Fenomena “latte dad” yang tengah ramai di Swedia bukan sekadar tren gaya hidup. Lebih dari itu, fenomena ini menyoroti pentingnya kebijakan cuti orangtua berbayar yang panjang dan fleksibel, khususnya cuti ayah. Para ayah yang aktif terlibat dalam pengasuhan anak, sering terlihat menikmati kopi di kafe sambil mengasuh buah hati mereka, menjadi representasi nyata dari dampak kebijakan ini. Para “latte dad” ini bukan hanya sekedar menikmati waktu luang. Mereka secara aktif terlibat dalam pengasuhan anak sejak dini, menunjukkan perubahan signifikan dalam peran ayah di masyarakat. Hal ini menunjukkan adanya pergeseran paradigma dalam peran gender dan pengasuhan anak.
Latte Dad di Swedia: Lebih dari Sekadar Tren
Istilah “latte dad” pertama kali muncul pada tahun 1974, seiring diperkenalkannya program cuti orangtua berbayar di Swedia.
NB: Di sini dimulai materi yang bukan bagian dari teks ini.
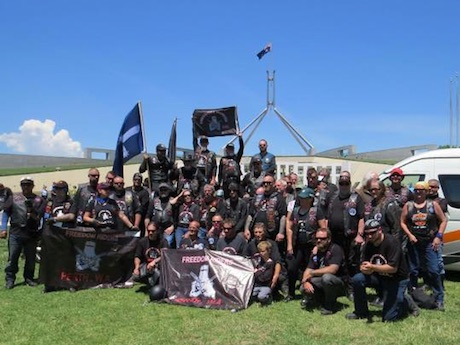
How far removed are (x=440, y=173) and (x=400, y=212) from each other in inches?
92.8

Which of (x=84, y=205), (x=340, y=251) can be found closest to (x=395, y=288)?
(x=340, y=251)

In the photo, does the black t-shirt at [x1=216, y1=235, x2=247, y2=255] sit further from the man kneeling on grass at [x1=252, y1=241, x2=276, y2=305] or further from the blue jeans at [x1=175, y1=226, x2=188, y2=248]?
the blue jeans at [x1=175, y1=226, x2=188, y2=248]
Sejak saat itu, pemandangan ayah mengasuh anak dengan stroller atau gendongan menjadi hal yang biasa. Kebanyakan “latte dad” adalah ayah muda, bahkan ada yang masih baru menjadi orangtua. Johan, salah satu “latte dad”, mengungkapkan kebahagiaannya dapat menghabiskan waktu berkualitas dengan putranya yang berusia lima tahun. Ia masih memiliki sisa cuti orangtua yang bisa digunakan. Ia menyebut kesempatan tersebut sebagai hal yang istimewa.
Cuti Orangtua Berbayar di Swedia: 480 Hari untuk Kesetaraan Gender
Swedia merupakan pelopor dalam memberikan cuti orangtua berbayar. Sejak 1974, negara ini telah mengganti sistem cuti melahirkan yang spesifik gender dengan sistem cuti orangtua. Hal ini bertujuan untuk mendorong kesetaraan gender dalam pengasuhan anak. Program ini memberikan hak kepada orangtua untuk mendapatkan cuti orangtua berbayar selama 480 hari (setara dengan satu tahun tiga bulan 25 hari) saat anak lahir atau diadopsi. Setiap orangtua berhak atas 240 hari cuti. Sejak 2016, setiap orangtua juga memiliki 90 hari cuti khusus. Cuti orangtua bahkan dapat dialihkan hingga 45 hari kepada kakek, nenek, atau anggota keluarga lainnya. Secara statistik, rata-rata ayah di Swedia mengambil sekitar 30 persen dari total cuti orangtua berbayar.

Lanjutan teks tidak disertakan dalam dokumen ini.